--- Excerpt to read Enclosed Below ---
The vote of 16 January, 2019 has created many uncertainties in the UK chemical sector. The chances of no-deal Brexit have increased multifold with non-acceptance of the deal in the parliament. This scenario can have serious implications on chemical industry in the UK disrupting the supply chain dynamics. The chemicals and pharmaceutical industry, which is one of the biggest contributor towards the national GDP is expected to take a heavy toll on the regulation and control of chemical production standards, employment policies, and most importantly on trade dynamics, which is not limited to the trade with European Union. Let us understand where and how the possibilities of BREXIT is going to impact.
- Lot More Complexities in Trade – The uncertainty over the trading options has been giving nightmares to the industry specialists and traders all through the last few months. They have not been given any relief with the decisive rejection vote in the parliament and any update from thereon. The industry experts from The European Chemical Industry Council (CEFIC) have cleared that in case of hard Brexit, the UK traders would have to comply with the World Trade Organization (WTO) tariffs of 6.5% for the trade, even in case the product is being supplied to its own subsidiary by the same company barring few painstaking exceptions. Such tariffs would result in increased intra-company trade cost, discouraging the production supply network. On other hand, if the UK negotiates and goes into custom deal with the EU seeking trade relief, it may cause different trouble for the country. The policies dictate that in such scenario, the UK would have to eliminate the tariffs with third parties wherein the EU has free trade agreements (FTAs) by negotiating its own FTA. This can prove even more tricky even considering the sheer manpower needed to consider it as option.
- Chemical Registration – The chemicals registration would have to take consideration of getting in line with EU REACH. All the companies in the European Union have registered themselves and their products with Reach and now again re-initiating the process may not be welcomed by the industry participants. Consideration of taking the current registration with independent country level body and taking it forward separately may also face some challenges. The fast-changing market preferences and increasing emphasis on the circular economy, have been causing disruption in the industry breaking path for innovation. Any such innovation to reap complete benefit would seek market potential in complete Europe, which may turn difficult for dual registration process, especially within the UK, potentially limiting the market potential for innovative ideas via increasing registration and regulatory cost associated.
- Employee Safety & Contribution – The chemical industry workers and employees have entrusted the EU guidelines relying for safety measures, contributions, and life support. The change in the regulations caused by exclusion from EU Reach may not be welcomes by the industry participants. The trust gained by Reach, which is revered by industry workers across the Europe, is relatively difficult to match by any new regulation created in relative haste. Such impact on the employee morale, in wake of IT automating causing job security concerns may not set the right direction for industrial growth.
The areas explained above are only three among potential impact areas with hard Brexit deal while there are numerous other areas which are expected to hit the industry both directly and indirectly. The news agencies have notified agencies preparing for no-deal Brexit. Although the chances of it are increasing, for everyone’s benefit, let’s hope the differences can be sorted to reach at agreeable and manageable terms for both sides.
--- End of Enclosed Excerpt to read ---
* What is required
Decide whether each statement agrees with the Brexit text above, answering yes or no and quoting the words from the text that decide it.
(a) In a hard Brexit, UK traders would face WTO tariffs even when a company supplies a product to its own subsidiary.
(b) The text says the impact on trade is confined to trade with the European Union.
(c) The text explains five impact areas in detail.
--- Extracted data Enclosed Below ---
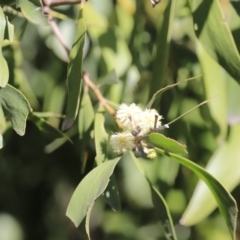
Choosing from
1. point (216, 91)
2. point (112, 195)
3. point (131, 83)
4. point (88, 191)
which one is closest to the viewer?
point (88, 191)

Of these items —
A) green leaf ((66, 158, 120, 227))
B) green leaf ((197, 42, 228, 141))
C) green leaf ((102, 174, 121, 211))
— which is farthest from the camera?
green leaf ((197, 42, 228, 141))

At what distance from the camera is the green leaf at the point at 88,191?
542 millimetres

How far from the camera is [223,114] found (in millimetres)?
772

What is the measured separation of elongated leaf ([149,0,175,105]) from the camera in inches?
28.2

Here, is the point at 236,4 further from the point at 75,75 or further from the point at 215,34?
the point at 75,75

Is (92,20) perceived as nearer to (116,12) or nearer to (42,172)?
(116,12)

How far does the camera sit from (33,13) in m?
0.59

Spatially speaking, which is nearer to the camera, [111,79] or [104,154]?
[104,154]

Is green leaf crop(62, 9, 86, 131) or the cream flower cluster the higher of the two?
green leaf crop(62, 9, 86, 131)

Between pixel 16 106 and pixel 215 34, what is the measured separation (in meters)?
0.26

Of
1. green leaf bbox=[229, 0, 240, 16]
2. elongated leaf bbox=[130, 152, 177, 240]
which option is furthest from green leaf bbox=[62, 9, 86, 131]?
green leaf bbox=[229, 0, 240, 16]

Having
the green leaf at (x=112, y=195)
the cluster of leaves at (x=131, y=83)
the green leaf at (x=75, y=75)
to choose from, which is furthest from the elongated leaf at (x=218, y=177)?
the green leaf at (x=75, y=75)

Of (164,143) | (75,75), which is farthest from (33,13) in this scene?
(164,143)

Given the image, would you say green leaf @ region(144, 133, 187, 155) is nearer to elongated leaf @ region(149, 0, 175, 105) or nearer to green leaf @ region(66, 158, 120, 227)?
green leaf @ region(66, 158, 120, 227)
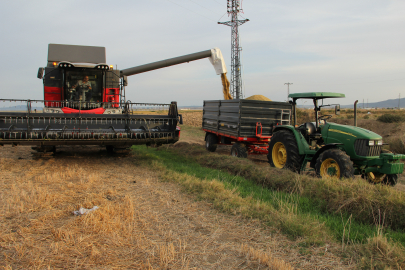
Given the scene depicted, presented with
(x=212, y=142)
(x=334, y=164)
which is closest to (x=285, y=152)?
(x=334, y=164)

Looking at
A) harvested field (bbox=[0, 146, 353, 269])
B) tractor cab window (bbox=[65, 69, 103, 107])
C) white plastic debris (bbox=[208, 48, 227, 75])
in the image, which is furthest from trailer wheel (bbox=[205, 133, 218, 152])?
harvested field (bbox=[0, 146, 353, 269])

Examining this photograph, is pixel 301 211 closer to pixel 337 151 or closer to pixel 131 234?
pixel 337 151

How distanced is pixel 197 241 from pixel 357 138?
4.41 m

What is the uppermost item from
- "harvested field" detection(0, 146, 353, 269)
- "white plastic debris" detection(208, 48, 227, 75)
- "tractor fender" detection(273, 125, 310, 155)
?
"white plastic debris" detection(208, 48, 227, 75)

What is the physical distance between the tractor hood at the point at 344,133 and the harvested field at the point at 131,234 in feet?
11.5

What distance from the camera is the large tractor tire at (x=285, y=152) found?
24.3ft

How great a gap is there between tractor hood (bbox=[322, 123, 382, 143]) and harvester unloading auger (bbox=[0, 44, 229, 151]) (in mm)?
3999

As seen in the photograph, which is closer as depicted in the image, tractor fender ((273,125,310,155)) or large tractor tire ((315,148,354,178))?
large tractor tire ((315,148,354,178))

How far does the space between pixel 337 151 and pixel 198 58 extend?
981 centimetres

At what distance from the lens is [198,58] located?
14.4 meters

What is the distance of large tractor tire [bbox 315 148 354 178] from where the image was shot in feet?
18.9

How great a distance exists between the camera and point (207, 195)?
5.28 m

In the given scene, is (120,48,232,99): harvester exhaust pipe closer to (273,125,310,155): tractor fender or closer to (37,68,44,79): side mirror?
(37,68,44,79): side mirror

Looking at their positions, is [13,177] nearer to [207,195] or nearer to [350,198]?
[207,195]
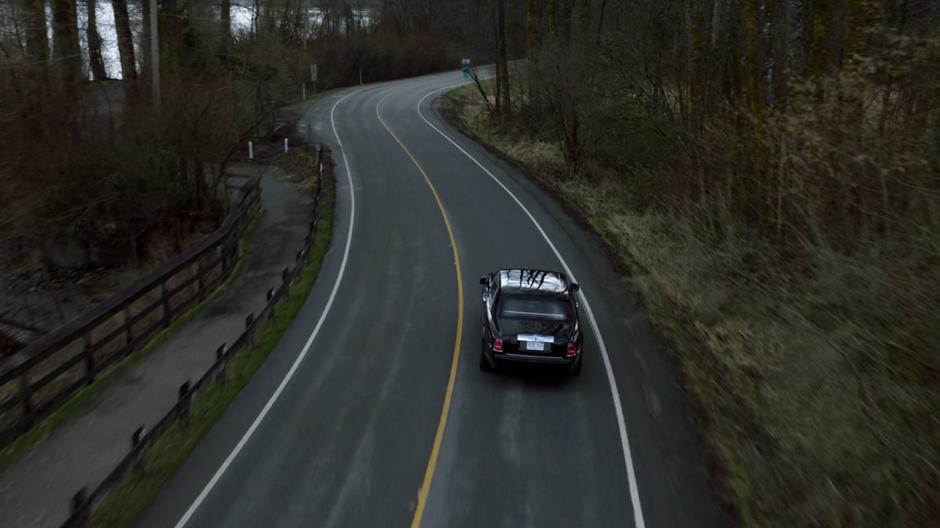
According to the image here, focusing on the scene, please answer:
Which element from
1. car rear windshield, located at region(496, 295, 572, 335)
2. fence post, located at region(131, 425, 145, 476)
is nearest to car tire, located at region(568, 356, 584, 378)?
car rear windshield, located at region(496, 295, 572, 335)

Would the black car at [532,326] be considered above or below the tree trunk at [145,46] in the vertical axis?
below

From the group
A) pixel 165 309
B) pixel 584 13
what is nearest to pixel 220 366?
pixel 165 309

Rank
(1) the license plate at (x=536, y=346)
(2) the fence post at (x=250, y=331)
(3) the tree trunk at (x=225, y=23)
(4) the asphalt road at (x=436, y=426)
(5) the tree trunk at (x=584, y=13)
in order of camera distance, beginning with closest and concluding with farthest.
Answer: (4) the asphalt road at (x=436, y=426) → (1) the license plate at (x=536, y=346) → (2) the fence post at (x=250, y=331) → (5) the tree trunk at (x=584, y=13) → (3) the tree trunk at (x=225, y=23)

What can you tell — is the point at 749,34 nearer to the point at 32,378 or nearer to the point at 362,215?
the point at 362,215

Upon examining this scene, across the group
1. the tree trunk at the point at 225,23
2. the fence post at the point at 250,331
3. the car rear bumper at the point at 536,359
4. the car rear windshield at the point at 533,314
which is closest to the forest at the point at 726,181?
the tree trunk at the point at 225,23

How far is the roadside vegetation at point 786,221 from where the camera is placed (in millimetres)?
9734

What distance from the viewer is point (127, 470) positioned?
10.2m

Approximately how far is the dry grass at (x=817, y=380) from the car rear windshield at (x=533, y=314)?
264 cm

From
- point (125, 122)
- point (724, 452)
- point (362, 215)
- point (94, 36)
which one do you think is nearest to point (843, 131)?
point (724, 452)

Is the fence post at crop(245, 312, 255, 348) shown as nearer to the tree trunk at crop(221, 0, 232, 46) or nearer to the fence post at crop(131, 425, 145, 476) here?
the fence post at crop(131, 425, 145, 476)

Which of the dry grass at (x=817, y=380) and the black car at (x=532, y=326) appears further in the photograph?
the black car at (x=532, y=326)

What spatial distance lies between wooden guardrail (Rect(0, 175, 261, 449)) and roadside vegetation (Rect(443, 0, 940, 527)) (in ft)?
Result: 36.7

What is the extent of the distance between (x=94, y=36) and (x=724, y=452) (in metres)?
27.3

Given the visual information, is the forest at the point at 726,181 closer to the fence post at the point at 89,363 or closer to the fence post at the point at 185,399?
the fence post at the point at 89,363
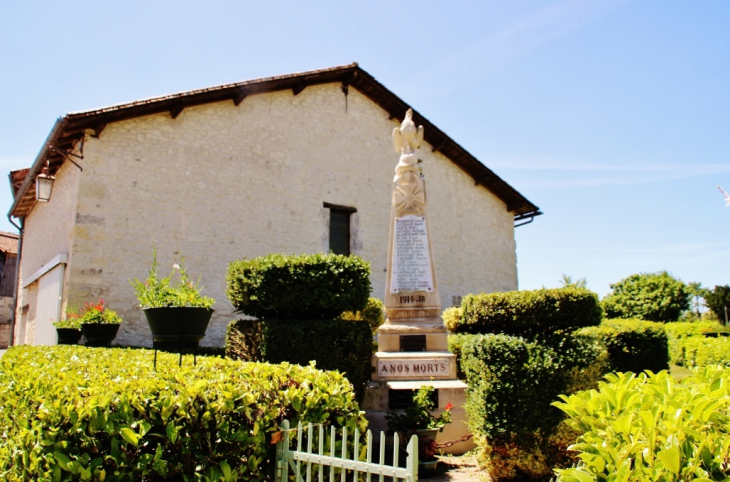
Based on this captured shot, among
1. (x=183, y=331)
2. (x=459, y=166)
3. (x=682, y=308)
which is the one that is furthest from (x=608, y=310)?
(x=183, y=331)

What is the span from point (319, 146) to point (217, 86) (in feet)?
--- End of Enclosed Extracted data ---
* Written answer
(a) Yes: "the UK traders would have to comply with the World Trade Organization (WTO) tariffs of 6.5% for the trade, even in case the product is being supplied to its own subsidiary by the same company"
(b) No: "which is not limited to the trade with European Union"
(c) No: "The areas explained above are only three among potential impact areas"